Read The Chocolate Run Page 15


  He kissed me. Deep, long, slow. My body relaxed against his. He was really very good at this stuff. I linked my arms around his neck; he was fantastic at this. Slowly, I was aware that he was hitching up my denim skirt.

  ‘What you doing? We can’t. Not here,’ I said, pulling away. I was drunk enough to kiss Matt on the cheek, but not that drunk. Suddenly he was kissing me harder. More urgently, still pulling up my skirt. This was bad. Very, very bad. And illegal . . . And, and bloody great! I’d never been this bad before. Ever. I was good Amber, after all. And this was . . . This was like being Linda Fiorentino in The Last Seduction; this was being so damn sexy my lover couldn’t wait to get me home before trying to screw me. Be bad, a voice inside said. For once in your life, be bad. Everyone else is naughty at least once in their lives. I was suddenly unbuttoning his trousers.

  ‘You really want to?’ Greg asked.

  I nodded, tugging at his trousers.

  He grinned, produced a condom. I really have to have him. To do this. How come I haven’t done it before?

  Greg slipped the green condom wrapper between his lips, ready to tear it open with one hand. Come on, come on, I was screaming inside, but my Gregory was evangelical about safe sex. He always used condoms, even if his partner was on the Pill. Faster, faster, I urged him as I stuck my hands down his pants.

  Suddenly we were illuminated.

  Somebody switched a light on us and a deep, authoritative voice said, ‘That’s quite far enough, sir.’

  chapter fourteen

  history lesson

  This is why you need to be good.

  Why I am good.
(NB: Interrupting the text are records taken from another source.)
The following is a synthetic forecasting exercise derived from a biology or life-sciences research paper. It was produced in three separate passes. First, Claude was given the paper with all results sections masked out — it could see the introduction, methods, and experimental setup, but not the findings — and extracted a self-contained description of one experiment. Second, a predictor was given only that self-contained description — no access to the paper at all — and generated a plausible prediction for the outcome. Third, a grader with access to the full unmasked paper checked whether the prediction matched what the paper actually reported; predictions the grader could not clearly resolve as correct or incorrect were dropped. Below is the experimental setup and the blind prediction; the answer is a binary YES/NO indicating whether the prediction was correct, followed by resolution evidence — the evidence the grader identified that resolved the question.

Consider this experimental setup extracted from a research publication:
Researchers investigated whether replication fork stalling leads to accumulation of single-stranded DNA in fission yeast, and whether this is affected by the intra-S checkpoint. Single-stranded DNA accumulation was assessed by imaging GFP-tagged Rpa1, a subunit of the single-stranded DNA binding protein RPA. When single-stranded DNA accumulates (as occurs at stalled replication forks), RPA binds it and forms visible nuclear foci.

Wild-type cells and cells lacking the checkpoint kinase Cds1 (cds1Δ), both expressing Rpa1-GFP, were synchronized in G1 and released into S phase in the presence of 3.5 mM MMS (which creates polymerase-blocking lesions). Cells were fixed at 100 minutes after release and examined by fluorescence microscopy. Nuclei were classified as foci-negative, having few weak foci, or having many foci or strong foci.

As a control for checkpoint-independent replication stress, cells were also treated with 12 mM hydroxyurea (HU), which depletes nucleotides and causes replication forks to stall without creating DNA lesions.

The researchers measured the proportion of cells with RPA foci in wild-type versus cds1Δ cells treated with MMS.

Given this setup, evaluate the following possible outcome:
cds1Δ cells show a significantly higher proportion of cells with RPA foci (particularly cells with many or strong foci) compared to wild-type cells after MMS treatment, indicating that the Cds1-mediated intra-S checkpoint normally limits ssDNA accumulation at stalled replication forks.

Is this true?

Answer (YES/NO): YES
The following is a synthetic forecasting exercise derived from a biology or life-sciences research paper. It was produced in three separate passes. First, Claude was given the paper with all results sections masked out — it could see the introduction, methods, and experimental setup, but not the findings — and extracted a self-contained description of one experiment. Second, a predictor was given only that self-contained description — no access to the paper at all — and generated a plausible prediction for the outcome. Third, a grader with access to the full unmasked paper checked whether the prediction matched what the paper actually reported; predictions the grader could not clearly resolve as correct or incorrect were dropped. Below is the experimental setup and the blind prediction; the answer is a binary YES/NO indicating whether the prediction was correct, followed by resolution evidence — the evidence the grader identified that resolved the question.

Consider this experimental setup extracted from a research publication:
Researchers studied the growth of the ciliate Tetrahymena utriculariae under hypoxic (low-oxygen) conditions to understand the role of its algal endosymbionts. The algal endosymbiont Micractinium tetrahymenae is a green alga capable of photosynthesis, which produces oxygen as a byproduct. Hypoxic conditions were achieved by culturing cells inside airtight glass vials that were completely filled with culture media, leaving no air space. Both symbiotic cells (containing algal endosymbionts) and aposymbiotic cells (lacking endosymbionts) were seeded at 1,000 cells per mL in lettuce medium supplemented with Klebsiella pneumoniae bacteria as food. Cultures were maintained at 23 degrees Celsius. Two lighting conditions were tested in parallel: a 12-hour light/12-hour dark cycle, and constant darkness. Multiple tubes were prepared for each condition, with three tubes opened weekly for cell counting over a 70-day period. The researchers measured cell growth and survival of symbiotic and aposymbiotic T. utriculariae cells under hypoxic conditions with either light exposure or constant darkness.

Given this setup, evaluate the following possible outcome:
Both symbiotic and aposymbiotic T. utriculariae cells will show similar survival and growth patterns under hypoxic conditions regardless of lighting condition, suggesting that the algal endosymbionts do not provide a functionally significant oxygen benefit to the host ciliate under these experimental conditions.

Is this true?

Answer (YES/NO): NO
Always. This is why I don’t break the rules, do drugs – not even cannabis – or cheat. When you do, it ends up like this. With you being sat in the back of a police car.

  The thought punched me in the head every time I blinked and opened my eyes to discover I was, in fact, sat in the back of a police car. Thankfully, they’d held off on the handcuffs. I could just see the WYIFF GATE headlines tomorrow: ENTERTAINMENT SCREWS! ALLEY SEX SHOCKER FOR WYIFF!

  Greg would be all right, the papers were hardly going to stitch up one of their own, were they?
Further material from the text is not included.